Robert Bringhurst

book-bringhurst-nine

Griffin Poetry Prize 2001
Canadian Shortlist

Book: Nine Visits to the Mythworld

Translator: Robert Bringhurst

Poet: Ghandl of the Qayahl Llaanas

Publisher: Douglas & McIntyre Ltd., University of Nebraska (USA)

Click here to read and listen to an excerpt.

robert-bringhurst

Biography

Robert Bringhurst is one of Canada’s most respected poets, one of its most probing cultural historians, a skilled linguist who has worked for many years with Native American texts and author of Story as Sharp as a Knife, Volume 1 of the trilogy: Masterworks of the Classical Haida. He translated Nine Visits to the Mythworld from Haida, originally phonetically transcribed by a young American anthropologist on the Northwest Coast of North America in 1900. Among the legendary mythtellers was a blind man in his fifties by the name of Ghandl.
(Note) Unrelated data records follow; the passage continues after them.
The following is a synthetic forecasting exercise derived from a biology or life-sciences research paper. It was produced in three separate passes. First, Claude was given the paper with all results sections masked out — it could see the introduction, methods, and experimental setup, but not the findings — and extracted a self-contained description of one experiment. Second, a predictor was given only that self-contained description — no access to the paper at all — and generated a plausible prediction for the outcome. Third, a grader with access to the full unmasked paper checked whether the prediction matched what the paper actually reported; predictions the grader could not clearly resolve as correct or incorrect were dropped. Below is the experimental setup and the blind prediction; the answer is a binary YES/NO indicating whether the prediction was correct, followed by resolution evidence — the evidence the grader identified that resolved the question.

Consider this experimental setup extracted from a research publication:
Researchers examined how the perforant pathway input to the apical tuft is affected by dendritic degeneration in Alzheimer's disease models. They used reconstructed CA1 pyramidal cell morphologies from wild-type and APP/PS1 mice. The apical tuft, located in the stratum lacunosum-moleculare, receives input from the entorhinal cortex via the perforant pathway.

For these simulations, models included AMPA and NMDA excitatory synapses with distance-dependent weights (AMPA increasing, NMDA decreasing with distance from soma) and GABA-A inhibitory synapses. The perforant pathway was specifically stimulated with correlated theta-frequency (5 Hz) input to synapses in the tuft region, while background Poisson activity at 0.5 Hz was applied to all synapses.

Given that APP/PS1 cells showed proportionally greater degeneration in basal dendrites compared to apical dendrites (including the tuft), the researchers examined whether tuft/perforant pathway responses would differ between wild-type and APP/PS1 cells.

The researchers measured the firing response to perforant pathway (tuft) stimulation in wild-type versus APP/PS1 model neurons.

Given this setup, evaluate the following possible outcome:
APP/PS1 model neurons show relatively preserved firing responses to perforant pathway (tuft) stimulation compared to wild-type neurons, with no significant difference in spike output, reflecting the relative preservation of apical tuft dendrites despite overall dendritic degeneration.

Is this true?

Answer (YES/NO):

Robert Bringhurst’s book The Solid Form of Language (Gaspereau Press) delved into the creative tensions between oral language and written script. His 2006 and 2007 books The Tree of Meaning: Thirteen Talks and Everywhere Being is Dancing: Twenty Pieces of Thinking contemplate the connections between poetry, language, nature and philosophy.

See also: To celebrate the Griffin appearances at Poetry International in 2004, The Times Literary Supplement published new poems by Robert Bringhurst, Margaret Atwood, Anne Simpson and August Kleinzahler in their October 22nd issue. Enjoy those poems here.

Judges’ Citation

“For most readers, Nine Visits to the Mythworld will be a revelation. These sophisticated narrative poems by Haida mythteller Ghandl come from an unfamiliar imaginative world, studied by specialists more for its anthropological interest than its artistry. Robert Bringhurst’s sinewy language and acute formal intelligence now reveal poetry of vivacity and stature, which can be enjoyed as a cultural treasure.”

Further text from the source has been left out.